The final verse is split into two, each delivered by one of the band's three vocalists, and adds the final piece necessary to understanding and holding this perspective:
Cause' life ain't a movie role
and you didn't write the script
So there's no way that you could know
what you're getting out of it
And the love is the truth you know
the money is counterfeit
Put it all on a million to one
I'm likin' the sound of it, yeah 
I'm not a superhero, and that's all I can say
cause' when the times get tough, the tough don't fly away
It's almost over now, but back in the beginnin'
we had nothing to lose, it was time we started winnin'
Escape the underground, suns out, star shine
Not that we're all stars, just that our stars align
And you can do it too, and hold your own hand
Just keep on doing you, follow your own plan!
The only way to describe these lines is reality-centric. Each starts out by denying the conventional way people try to envision their lives--characters and events that can't possible exist. They then continue by stating what facing reality force you to do--accept that you don't control the world and can't quit and hide when that lack of control presents you with difficult situations. And just like we saw with The Good Fight's "A Perfect Storm of Self-Satisfaction," each vocalist culminates his parts by turning his focus away from money and to himself and his dreams/plan.

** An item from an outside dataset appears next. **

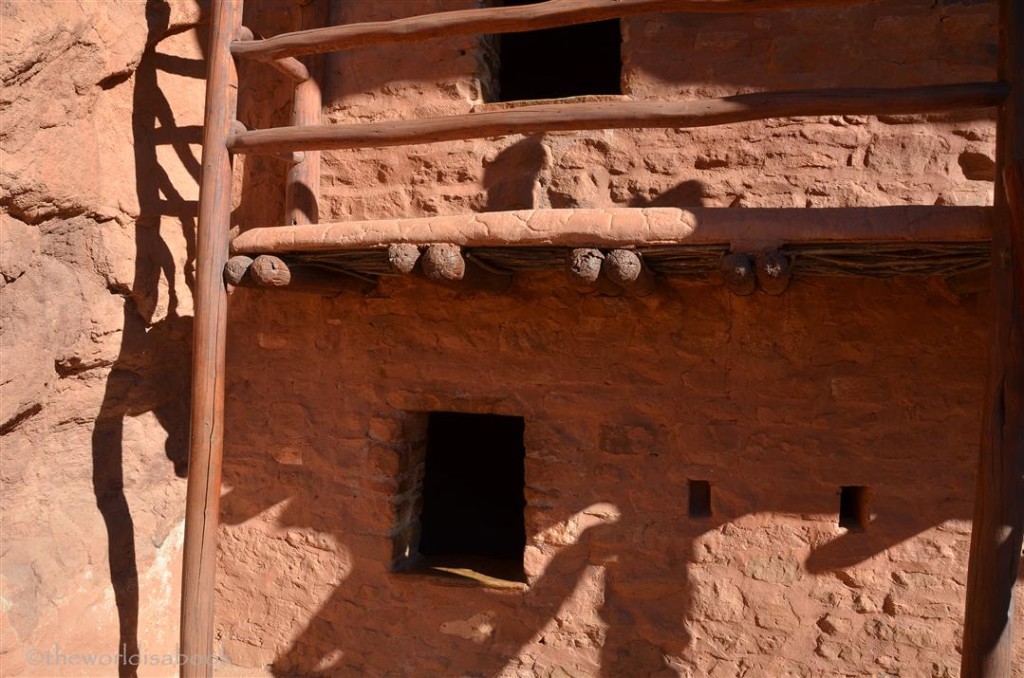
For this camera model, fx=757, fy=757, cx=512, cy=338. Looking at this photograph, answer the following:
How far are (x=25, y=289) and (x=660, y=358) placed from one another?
301cm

The hook is repeated to close out the song, and now I want to highlight the second half of it that I neglected before:
I don't mind, I've been going through this my whole life
And I know I can't fly, but I close my eyes and I try
I don't mind, I've been going through this my whole life
And I know I can't fly, but I close my eyes and I try
Positivity is learning what your life is and limits are, dreaming about how you want it and yourself to be, and then pushing yourself to change it and yourself.  Down With Webster is incredible because their music is infused with this positivity. Their songs are about making life better, truly enjoying themselves, and celebrating what they have. Unfortunately, their perspective means they'll probably never reach the level of popularity they deserve.

It doesn't matter though. I'm so positive that it's awesome to be down with them.